REQUIREMENTS:
1. Reproduce the passage of the Hive-on-S3 excerpt below, between "The RENAME operation" and "Data Consistency Model.", inclusive.
2. Resume the Hive-on-S3 excerpt below, picking up right after its final sentence.

EXCERPT:
#####

When I try to write data to Apache Hive tables located in an Amazon Simple Storage Service (Amazon S3) bucket using an Amazon EMR cluster, the query fails with one of the following errors. How do I resolve this? 

java.io.IOException: rename for src path ERROR

java.io.FileNotFoundException File s3://yourbucket/.hive-staging_hive_xxx_xxxx does not exist.

When you run INSERT INTO, INSERT OVERWRITE, or other PARTITION commands, Hive creates staging directories in the same S3 bucket as the table. Hive runs RENAME operations to write the staging query data to that S3 bucket.

The RENAME operation includes low-level S3 API calls such as HEAD, GET, and PUT. If Hive makes a HEAD or GET request to find out if the file exists before creating the file, S3 will provide eventual consistency for read-after-write. When this happens, Hive can't rename the temporary scratch directory to the final output directory, and throws an error such as java.io.IOException or java.io.FileNotFoundException. For more information, see Amazon S3 Data Consistency Model.

#####

PROVIDED DATA:
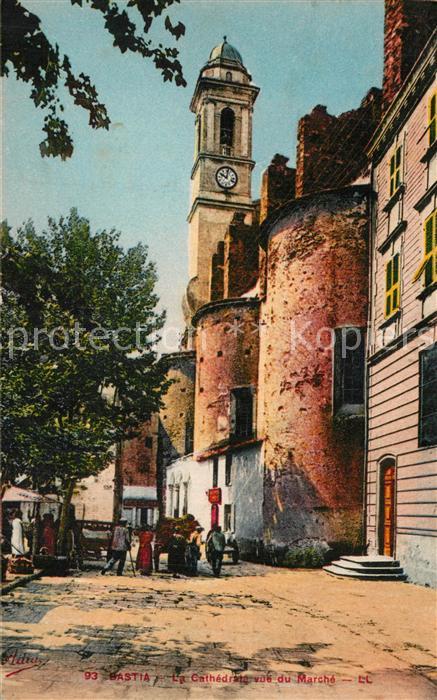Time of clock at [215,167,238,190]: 10:01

#####

ANSWERS TO THE EXERCISES:
1.
The RENAME operation includes low-level S3 API calls such as HEAD, GET, and PUT. If Hive makes a HEAD or GET request to find out if the file exists before creating the file, S3 will provide eventual consistency for read-after-write. When this happens, Hive can't rename the temporary scratch directory to the final output directory, and throws an error such as java.io.IOException or java.io.FileNotFoundException. For more information, see Amazon S3 Data Consistency Model.

2.
Note: The following steps apply to Amazon EMR release version 3.2.1 or later. If your cluster uses Amazon EMR version 5.7.0 or earlier, we recommend upgrading to version 5.8 or later. Versions 5.8 and later include Hive 2.3.x. The java.io.IOException and java.io.FileNotFoundException errors can still happen in Hive 2.3.x, but only with S3 tables. These errors don't happen with HDFS tables, because Hive creates the staging directory in a strongly consistent HDFS location, rather than in the same directory as the table that you're querying.

1. Connect to the Master Node Using SSH.

2. Locate the Hive error log in the /mnt/var/log/hive/user/hadoop/hive.log directory or the YARN application container log under your S3 log URI, as shown in the following example. For more information, see View Log Files.

s3://your_log_bucket/elasticmapreduce/j-3ABCDEF2BALUG5/Containers/application_11234567890654_0001/

3. Look for error messages similar to the following.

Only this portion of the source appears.